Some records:
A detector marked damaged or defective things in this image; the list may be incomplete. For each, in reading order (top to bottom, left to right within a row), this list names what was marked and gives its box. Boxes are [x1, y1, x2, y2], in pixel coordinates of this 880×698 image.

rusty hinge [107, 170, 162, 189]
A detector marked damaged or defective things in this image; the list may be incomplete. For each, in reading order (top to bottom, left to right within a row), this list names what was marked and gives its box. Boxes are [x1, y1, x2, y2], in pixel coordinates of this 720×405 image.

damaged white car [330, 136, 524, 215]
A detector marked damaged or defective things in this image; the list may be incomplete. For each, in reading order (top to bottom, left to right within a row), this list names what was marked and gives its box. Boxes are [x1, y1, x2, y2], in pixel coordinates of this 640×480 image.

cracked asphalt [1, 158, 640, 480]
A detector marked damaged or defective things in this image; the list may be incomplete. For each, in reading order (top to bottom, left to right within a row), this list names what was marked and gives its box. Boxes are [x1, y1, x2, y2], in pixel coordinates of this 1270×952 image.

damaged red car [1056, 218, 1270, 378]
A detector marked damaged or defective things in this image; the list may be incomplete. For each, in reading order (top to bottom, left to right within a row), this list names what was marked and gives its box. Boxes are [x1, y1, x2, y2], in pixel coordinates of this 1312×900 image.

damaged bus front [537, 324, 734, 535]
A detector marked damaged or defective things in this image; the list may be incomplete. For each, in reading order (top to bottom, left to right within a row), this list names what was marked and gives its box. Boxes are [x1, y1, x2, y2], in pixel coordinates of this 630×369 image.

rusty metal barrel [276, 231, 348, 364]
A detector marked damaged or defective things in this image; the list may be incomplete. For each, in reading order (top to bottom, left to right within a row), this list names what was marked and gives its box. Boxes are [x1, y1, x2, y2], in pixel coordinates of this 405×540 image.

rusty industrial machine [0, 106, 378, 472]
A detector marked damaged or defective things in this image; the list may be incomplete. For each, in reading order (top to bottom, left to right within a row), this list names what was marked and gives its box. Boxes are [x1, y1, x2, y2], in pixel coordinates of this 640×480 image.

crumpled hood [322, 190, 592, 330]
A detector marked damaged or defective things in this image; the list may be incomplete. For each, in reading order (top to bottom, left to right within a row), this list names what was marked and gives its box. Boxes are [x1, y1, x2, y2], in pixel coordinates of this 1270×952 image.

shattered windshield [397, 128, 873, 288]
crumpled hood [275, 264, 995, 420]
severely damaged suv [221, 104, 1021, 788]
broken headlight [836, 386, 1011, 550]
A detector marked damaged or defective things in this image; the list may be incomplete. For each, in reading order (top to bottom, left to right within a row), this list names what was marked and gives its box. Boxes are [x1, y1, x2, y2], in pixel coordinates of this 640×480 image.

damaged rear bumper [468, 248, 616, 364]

Exercise
Copy the listing above word for word, from start to finish.

Answer to the problem
A detector marked damaged or defective things in this image; the list may be incomplete. For each, in reading order (top to bottom, left to right within a row), this list names what was marked and gives its box. Boxes are [x1, y1, x2, y2], in pixel coordinates of this 880×698 image.

rusty hinge [107, 170, 162, 189]
A detector marked damaged or defective things in this image; the list may be incomplete. For each, in reading order (top to bottom, left to right within a row), this list names what was marked and gives its box. Boxes are [x1, y1, x2, y2], in pixel coordinates of this 720×405 image.

damaged white car [330, 136, 524, 215]
A detector marked damaged or defective things in this image; the list may be incomplete. For each, in reading order (top to bottom, left to right within a row), this list names what was marked and gives its box. Boxes are [x1, y1, x2, y2], in pixel coordinates of this 640×480 image.

cracked asphalt [1, 158, 640, 480]
A detector marked damaged or defective things in this image; the list may be incomplete. For each, in reading order (top to bottom, left to right within a row), this list names what was marked and gives its box. Boxes are [x1, y1, x2, y2], in pixel coordinates of this 1270×952 image.

damaged red car [1056, 218, 1270, 378]
A detector marked damaged or defective things in this image; the list may be incomplete. For each, in reading order (top to bottom, left to right within a row), this list names what was marked and gives its box. Boxes are [x1, y1, x2, y2], in pixel coordinates of this 1312×900 image.

damaged bus front [537, 324, 734, 535]
A detector marked damaged or defective things in this image; the list may be incomplete. For each, in reading order (top to bottom, left to right within a row), this list names what was marked and gives its box. Boxes are [x1, y1, x2, y2], in pixel coordinates of this 630×369 image.

rusty metal barrel [276, 231, 348, 364]
A detector marked damaged or defective things in this image; the list may be incomplete. For each, in reading order (top to bottom, left to right within a row), this list names what was marked and gives its box. Boxes are [x1, y1, x2, y2], in pixel coordinates of this 405×540 image.

rusty industrial machine [0, 106, 378, 472]
A detector marked damaged or defective things in this image; the list may be incomplete. For each, in reading order (top to bottom, left to right within a row), this list names what was marked and gives its box. Boxes are [x1, y1, x2, y2], in pixel coordinates of this 640×480 image.

crumpled hood [322, 190, 592, 330]
A detector marked damaged or defective things in this image; the list may be incomplete. For each, in reading order (top to bottom, left to right within a row), this list names what was marked and gives its box. Boxes are [x1, y1, x2, y2], in pixel coordinates of this 1270×952 image.

shattered windshield [397, 128, 873, 288]
crumpled hood [275, 264, 995, 420]
severely damaged suv [221, 104, 1021, 788]
broken headlight [836, 386, 1011, 550]
A detector marked damaged or defective things in this image; the list may be incomplete. For each, in reading order (top to bottom, left to right within a row), this list names what was marked and gives its box. Boxes are [x1, y1, x2, y2], in pixel coordinates of this 640×480 image.

damaged rear bumper [468, 248, 616, 364]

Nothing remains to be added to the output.